Recall that the fermion doubling is the problem in taking the $a \to 0$ limit of a naively discretized fermionic theory (defined on a lattice with lattice spacing $a$). After such a limit one finds themselves with an additional amount (precisely $2^d$) of fermionic fields. One can fix this by considering different discretizations of the action that make unwanted fields decouple in the continuum limit. The downside is that the additional terms have to spoil some nice features of the theory (chiral symmetry, locality, lattice symmetry, ...).

Now, I wonder what is the true reason for the appearance of new fields. Is it the fermionic nature of the theory? (In other words, is a similar problem ruled out for bosonic fields?) And do all (naive?) fermionic theories (that is, independent of the continuum form of the action) suffer from this problem?

More generally, how can one tell a priori what will the field content of a lattice theory in the continuum limit be? Or is the field content fundamentally a continuum limit property that has to be calculated?

This post imported from StackExchange Physics at 2014-04-04 16:37 (UCT), posted by SE-user Marek
asked Jul 13, 2011 in Theoretical Physics by Marek (635 points) [ no revision ]

2 Answers

+ 6 like - 0 dislike

The fermion doubling is manifested through the existence of extra poles in the Dirac propagator on the lattice. These poles cannot be made to disappear at the continuum limit. (The number of doublers can be reduced by different discretizations but not eliminated at all, this is essentially the Nielsen-Ninomiya theorem).

The reason for the fermion doubling lies in the existence of chiral anomaly. This anomaly exists in the continuum limit due to the chiral non-invariance of the path integral measure and not because of the non-invariance of Lagrangian. In the lattice formulation of a chiral theory based on a discretization of the Lagrangian, the anomaly is absent and the lattice formulation generates the extra species just to cancel this anomaly in the continuum limit. Since the axial anomaly exists in nature $\pi^0 \rightarrow \gamma \gamma$, this situation is unacceptable.

The fermion doubling problem is an artifact of the realization of the theory by means of quarks where the axial anomaly is not present in the lagrangian but in the path integral measure. There are approaches of other types of discretizations such as by means of fuzzy spaces in noncommutative geometry, where the quarks are not the basic fields of the theory. In these approaches, the fermion doubling problems do not exist.

Update

This is an update referring to Marek's first comment.

[Rows taken from a dataset]
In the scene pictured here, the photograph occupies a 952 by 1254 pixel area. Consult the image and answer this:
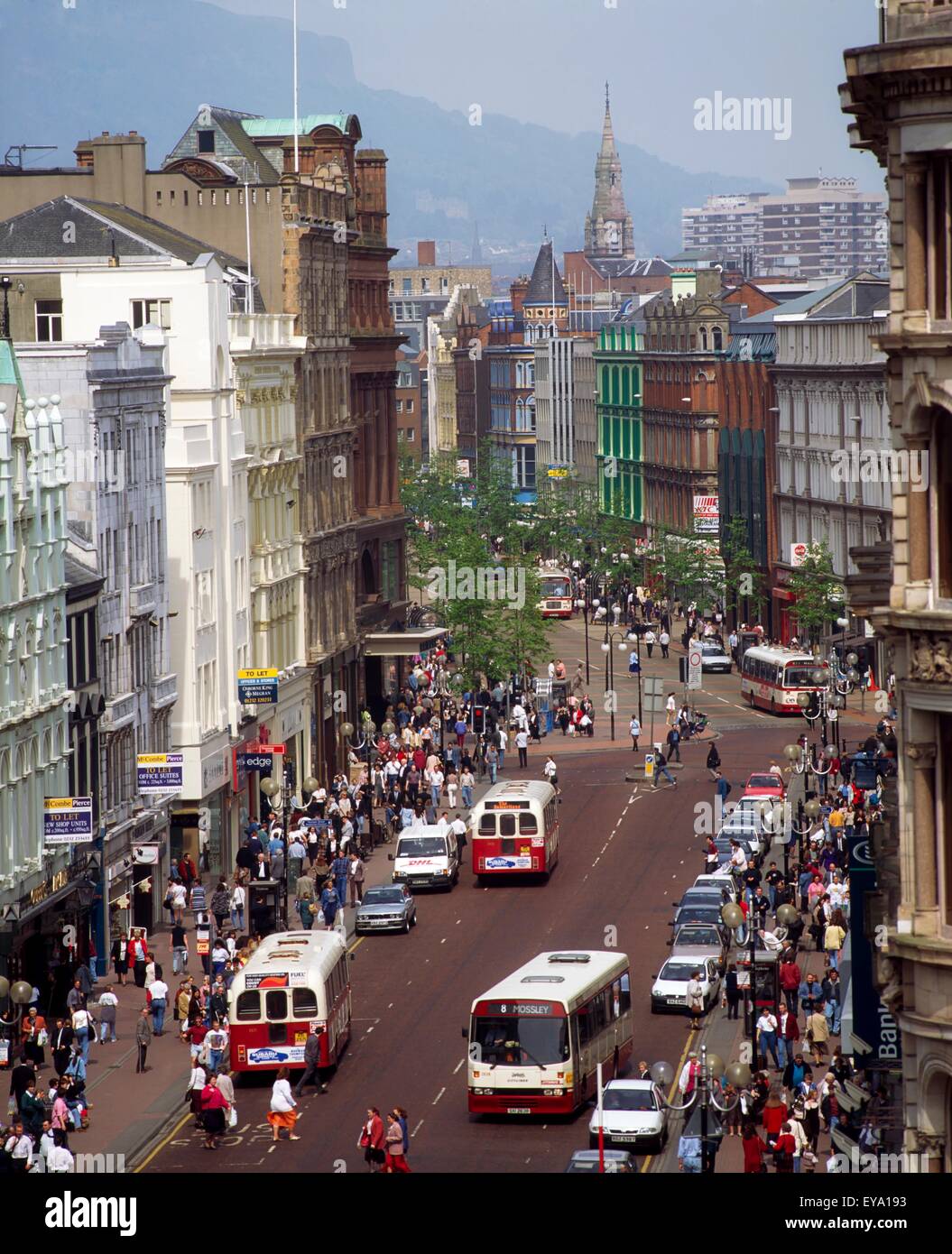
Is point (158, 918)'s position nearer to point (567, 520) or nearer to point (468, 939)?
point (468, 939)

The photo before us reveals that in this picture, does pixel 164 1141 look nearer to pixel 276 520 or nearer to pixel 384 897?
pixel 384 897

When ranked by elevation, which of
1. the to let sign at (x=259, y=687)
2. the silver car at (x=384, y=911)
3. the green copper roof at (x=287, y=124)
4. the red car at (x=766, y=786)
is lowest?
the silver car at (x=384, y=911)

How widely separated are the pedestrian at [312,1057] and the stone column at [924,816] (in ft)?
80.3

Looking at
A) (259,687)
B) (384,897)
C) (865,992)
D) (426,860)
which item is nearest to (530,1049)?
(865,992)

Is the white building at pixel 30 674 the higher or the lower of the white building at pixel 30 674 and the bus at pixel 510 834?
the higher

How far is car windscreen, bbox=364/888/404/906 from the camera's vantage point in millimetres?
64438

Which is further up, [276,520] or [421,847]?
[276,520]

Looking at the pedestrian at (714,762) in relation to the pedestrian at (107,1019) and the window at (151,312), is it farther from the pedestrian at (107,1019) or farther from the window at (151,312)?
the pedestrian at (107,1019)

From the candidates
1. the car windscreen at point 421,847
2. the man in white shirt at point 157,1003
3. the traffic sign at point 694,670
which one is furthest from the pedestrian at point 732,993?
the traffic sign at point 694,670

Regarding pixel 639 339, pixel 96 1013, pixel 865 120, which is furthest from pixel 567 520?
pixel 865 120

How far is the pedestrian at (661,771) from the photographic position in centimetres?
8631

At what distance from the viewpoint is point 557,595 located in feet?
490

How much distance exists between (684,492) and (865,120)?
127 m

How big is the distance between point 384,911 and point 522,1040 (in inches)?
743
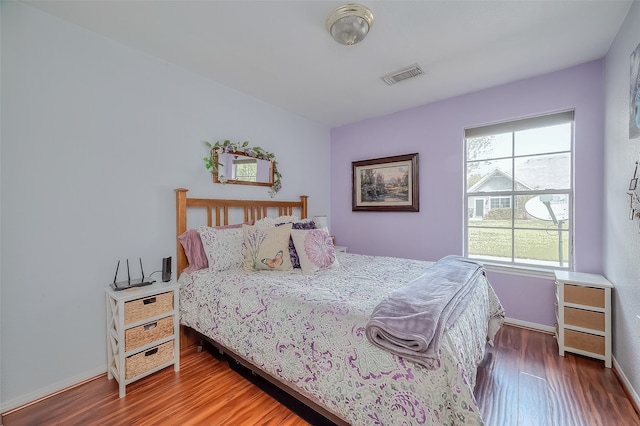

Work instructions
- 1) Answer these questions using the passage on fermion doubling, marking each answer with its letter.
(a) How many fermionic fields does the naive continuum limit produce?
(b) Which theorem says that the number of doublers can be reduced but not eliminated?
(c) Which decay is cited as showing that the axial anomaly exists in nature?
- 2) Recast the paragraph of the passage on fermion doubling that begins "The reason for the fermion doubling lies" as a short bulleted list that keeps its main facts.
- 3) Pick up the passage on fermion doubling after its final sentence and write the next part of it.

Task responses
- 1)
(a) $2^d$
(b) The Nielsen-Ninomiya theorem
(c) $\pi^0 \rightarrow \gamma \gamma$

- 2)
- Fermion doubling is caused by the chiral anomaly.
- In the continuum, this anomaly comes from the chiral non-invariance of the path integral measure, not from the Lagrangian.
- A lattice chiral theory built by discretizing the Lagrangian has no anomaly, so extra species appear to cancel the anomaly in the continuum limit.
- This is unacceptable because the axial anomaly exists in nature ($\pi^0 \rightarrow \gamma \gamma$).

- 3)
For fermions, the axial anomaly can be recovored only by a non-trivial regularization of the path integral measure of the fermions. Any finite dimensional approximation of this measure as a product of Berezin-Grassmann integrals does not produce the axial anomaly. This is the reason why the Lattice regularization does not produce the axial anomaly and as a consequence the phenomenon of doubling occurs where the different species of doublers are of opposite chirality to cancel the anomaly. This is a property of fermion fields represented by Grassmann variables. In effective field theories (where the basic fields are pions) such as sigma models, the axial anomaly is manifested through a Wess-Zumino-Witten term in the Lagrangian, but these theories are not even perturbatively renormalizable and I think this is the reason why they were not put on a lattice.

One approach that I know of which solves the fermion doubling problem is the regularization by means of a fuzzy space approximation of the space-time manifold. The philosophy of this approach is explained in the introduction of Mark's Rieffel's article. The resolution of the fermion doubling using this approach is given nicely in Badis Ydri's thesis. (There is also more recent work on the subject by A. Balachandran and B. Ydri in the arxiv).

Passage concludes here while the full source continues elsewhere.